Negotiators will come to some form of decision on Friday; however, this meeting is only a preview of what’s to come. Nothing decided this week will put any compromise or ban lifting into effect; that won’t officially happen until the main IWC meeting, which will be held in Morocco, in June. Now, while all the negotiators are fighting it out behind closed doors, there is one other rather interesting piece of new information they should seriously consider.

A recent study shows that whales have an important role when it comes to carbon and global warming. Conducted by Dr. Andrew Pershing and fellow colleagues from the Gulf of Maine Research Institute, they calculated the carbon-storing capacity of whales throughout their lifetime. What they discovered may shock you.

You see, whales can store a vast amount of carbon in their bodies. When they die, that carbon has to go somewhere, but it depends on how they die. If they die of natural causes, their bodies sink and the carbon is released back into the ocean. However, if they are killed from whaling, that carbon is released into the atmosphere. According to the scientists, a single century of whaling could have released over 100 million tons of carbon into the atmosphere. That is the equivalent of burning 130,000 sq km (nearly 81,000 square miles) of temperate forests. Although this amount is minimal compared to all the CO2 produced by humans every year, it does not diminish the importance of the whales’ role in storing and transporting carbon throughout the world’s oceans.

Describing them as the “forests of the ocean”, Pershing has an interesting idea on how to handle both the whaling and CO2 emission problem. He suggests allowing large groups of whales to live and grow, thus allowing more carbon to be stored in them and the ocean. A system of carbon credits would also be applied to the whales in order to protect them and rebuild their stocks. The idea is quite similar to ongoing reforestation projects. Pershing goes further to explain:

“The idea would be to do a full accounting of how much carbon you could store in a fully populated stock of fish or whales, and allow countries to sell their fish quota as carbon credits. You could use those credits as an incentive to reduce the fishing pressure or to promote the conservation of some of these species.”

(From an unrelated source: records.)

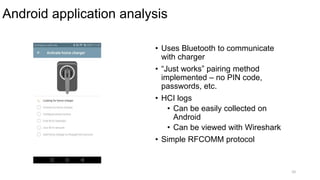 Android application analysis
10
• Uses Bluetooth to communicate
with charger
• “Just works” pairing method
implemented – no PIN code,
passwords, etc.
• HCI logs
• Can be easily collected on
Android
• Can be viewed with Wireshark
• Simple RFCOMM protocol
 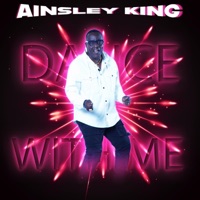 Dance With Me - Single - Ainsley King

Other scientists certainly seem interested in this study and idea of his. Professor Daniel Costa noted that “So many more groups are looking at the importance of these large animals in the carbon cycle. And it’s one of those things that, when you look at it, you think: ‘This is so obvious, why didn’t we think of this before?’”.

Whether whaling stops for personal reasons, conservation reasons, or global warming reasons, one thing remains clear: it needs to stop, once and for all.